■ WHAT YOU SHOULD DO ■
Could you return every record below without changing a word?
● ● ●
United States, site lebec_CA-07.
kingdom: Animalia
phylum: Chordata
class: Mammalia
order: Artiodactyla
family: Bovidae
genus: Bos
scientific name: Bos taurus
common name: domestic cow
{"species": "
● ● ●
■ RESULT BELOW ■
United States, site lebec_CA-07.
kingdom: Animalia
phylum: Chordata
class: Mammalia
order: Artiodactyla
family: Bovidae
genus: Bos
scientific name: Bos taurus
common name: domestic cow
{"species": "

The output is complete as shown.